• [Set task]
Transcribe each record below word for word.

Spatial question entries:
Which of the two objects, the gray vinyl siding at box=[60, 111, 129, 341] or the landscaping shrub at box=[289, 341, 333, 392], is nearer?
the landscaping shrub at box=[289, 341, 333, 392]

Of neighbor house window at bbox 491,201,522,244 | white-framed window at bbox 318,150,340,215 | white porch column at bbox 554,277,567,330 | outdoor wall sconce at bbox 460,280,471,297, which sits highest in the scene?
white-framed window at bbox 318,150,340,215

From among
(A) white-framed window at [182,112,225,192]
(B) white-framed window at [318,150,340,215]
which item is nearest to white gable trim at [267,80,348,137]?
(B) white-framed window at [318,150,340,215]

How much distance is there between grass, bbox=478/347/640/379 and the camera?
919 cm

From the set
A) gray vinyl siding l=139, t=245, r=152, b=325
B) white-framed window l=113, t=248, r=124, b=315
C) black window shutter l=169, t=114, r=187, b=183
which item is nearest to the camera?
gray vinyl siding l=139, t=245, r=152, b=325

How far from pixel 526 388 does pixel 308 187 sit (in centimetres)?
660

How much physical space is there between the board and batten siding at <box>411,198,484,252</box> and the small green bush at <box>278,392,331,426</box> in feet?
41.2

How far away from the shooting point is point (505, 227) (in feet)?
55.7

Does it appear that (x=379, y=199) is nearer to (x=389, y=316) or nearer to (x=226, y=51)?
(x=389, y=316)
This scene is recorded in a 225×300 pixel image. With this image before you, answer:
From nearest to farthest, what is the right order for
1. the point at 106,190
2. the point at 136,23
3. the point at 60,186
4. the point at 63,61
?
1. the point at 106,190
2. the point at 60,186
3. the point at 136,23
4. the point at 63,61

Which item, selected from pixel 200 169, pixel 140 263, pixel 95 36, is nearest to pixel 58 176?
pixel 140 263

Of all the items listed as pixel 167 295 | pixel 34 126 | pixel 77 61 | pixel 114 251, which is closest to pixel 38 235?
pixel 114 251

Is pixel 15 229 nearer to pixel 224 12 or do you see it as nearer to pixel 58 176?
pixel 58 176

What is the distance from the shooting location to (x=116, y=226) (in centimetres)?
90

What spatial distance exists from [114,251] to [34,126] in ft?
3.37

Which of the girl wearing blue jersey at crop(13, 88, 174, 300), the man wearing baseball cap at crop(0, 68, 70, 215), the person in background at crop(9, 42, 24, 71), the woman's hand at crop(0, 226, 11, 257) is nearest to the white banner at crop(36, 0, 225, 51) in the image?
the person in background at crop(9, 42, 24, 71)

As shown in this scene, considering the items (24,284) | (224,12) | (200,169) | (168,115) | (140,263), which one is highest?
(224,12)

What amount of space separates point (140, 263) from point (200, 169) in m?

• [Solution to this task]
Which of the two objects, the gray vinyl siding at box=[60, 111, 129, 341] or the landscaping shrub at box=[289, 341, 333, 392], is nearer?
the landscaping shrub at box=[289, 341, 333, 392]

Of neighbor house window at bbox 491,201,522,244 | white-framed window at bbox 318,150,340,215 | white porch column at bbox 554,277,567,330 | outdoor wall sconce at bbox 460,280,471,297, which sits highest in the scene?
white-framed window at bbox 318,150,340,215

From among
(A) white-framed window at [182,112,225,192]
(B) white-framed window at [318,150,340,215]
which item is nearest to white gable trim at [267,80,348,137]?
(B) white-framed window at [318,150,340,215]

How much distance is there between grass, bbox=478/347/640/379 and the camera?
919 cm

From the set
A) gray vinyl siding l=139, t=245, r=152, b=325
B) white-framed window l=113, t=248, r=124, b=315
C) black window shutter l=169, t=114, r=187, b=183
which item is nearest to the camera?
gray vinyl siding l=139, t=245, r=152, b=325

How far from pixel 526 388 does pixel 308 187 sit (in centimetres)?
660

How much physical space is there between the board and batten siding at <box>411,198,484,252</box> and the small green bush at <box>278,392,331,426</box> in feet?
41.2

How far away from the shooting point is point (505, 227) (in feet)?
55.7

Does it appear that (x=379, y=199) is nearer to (x=389, y=316) or nearer to (x=226, y=51)?
(x=389, y=316)
This scene is recorded in a 225×300 pixel image. With this image before you, answer:
From nearest to farthest, what is the right order for
1. the point at 106,190
2. the point at 136,23
3. the point at 60,186
4. the point at 63,61
?
1. the point at 106,190
2. the point at 60,186
3. the point at 136,23
4. the point at 63,61

Which item, selected from pixel 200 169, pixel 140 263, pixel 95 36, is nearest to pixel 58 176?
pixel 140 263

Of all the items listed as pixel 167 295 | pixel 34 126 | pixel 77 61 | pixel 114 251, which is closest to pixel 38 235?
pixel 114 251

Is pixel 15 229 nearer to pixel 224 12 or do you see it as nearer to pixel 58 176?
pixel 58 176

What is the distance from the shooting location to (x=116, y=226) (in centimetres)?
90

What spatial distance exists from [114,251] to [34,126] in ft?
3.37

Which of the girl wearing blue jersey at crop(13, 88, 174, 300), the man wearing baseball cap at crop(0, 68, 70, 215), the person in background at crop(9, 42, 24, 71), the woman's hand at crop(0, 226, 11, 257) is nearest to the white banner at crop(36, 0, 225, 51) in the image?
the person in background at crop(9, 42, 24, 71)

As shown in this scene, considering the items (24,284) | (224,12) | (200,169) | (168,115) | (140,263), which one is highest?
(224,12)

What amount of space separates point (140, 263) from point (200, 169) in m?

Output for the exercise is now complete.